Design and construction
- Architect(s): Lumb and Walton

Website
- theregentblackpool.co.uk

= Regent Cinema, Blackpool =

Cinema in Blackpool, Lancashire, England

The Regent Cinema is a cinema in Blackpool, Lancashire, England, opened in 1921. From the 1970s it was a bingo hall; after renovation in the 2010s it re-opened as a cinema and antiques centre. It is a Grade II listed building.

==History and description==
The cinema, originally named the Regent Picture House, was designed by Lumb and Walton, architects practicing in Blackpool, and opened on 17 January 1921, showing the film The Call of the Road. It seated 1,092, with 420 seats in the balcony and 42 in an upper balcony.

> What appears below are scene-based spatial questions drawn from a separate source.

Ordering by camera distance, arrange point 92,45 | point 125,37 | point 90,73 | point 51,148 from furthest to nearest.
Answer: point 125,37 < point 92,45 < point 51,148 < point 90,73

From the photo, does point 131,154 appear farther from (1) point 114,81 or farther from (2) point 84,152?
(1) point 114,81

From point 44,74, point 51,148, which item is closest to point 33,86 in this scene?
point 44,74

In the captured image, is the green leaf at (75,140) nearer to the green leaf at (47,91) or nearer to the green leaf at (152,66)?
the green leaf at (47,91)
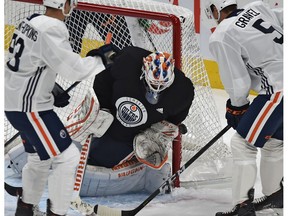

The building is in Neo-Baroque style, clad in white-glazed terracotta tiles. The listing text comments that it is "a good example of an Edwardian 'transitional' cinema of 1921". It is constructed of reinforced concrete; the beam of length 65 ft supporting the floor of the balcony, making pillars unnecessary, was said to be the largest cast beam in the country at the time. The building was claimed to be the most fire-proof building in Blackpool. There was an elaborate ventilation system, which was claimed to be one of the most effective in any cinema at the time. There was a retractable roof in the centre of the auditorium ceiling, with glass panels, which were later replaced with grids. A well under the screen accommodated a five-piece orchestra, to accompany silent films; this was later altered when sound films arrived.

From 1969, bingo was held several nights a week, and it became a full time bingo club in 1971. It was acquired by Coral in 1973, and in later years there were several changes of ownership and changes of name. It was converted into a snooker hall in 2007.

===Renovation===
In 2012 the building was sold, and subsequently was renovated to bring it back to use as a cinema and venue for live performances. In 2014 it reopened as the Regent Antiques Centre. The building was given listed status, Grade II, by Historic England on 23 February 2016. It reopened as the Regent Cinema on 29 July of that year; it screens films on select days only, and the antiques centre is open daily.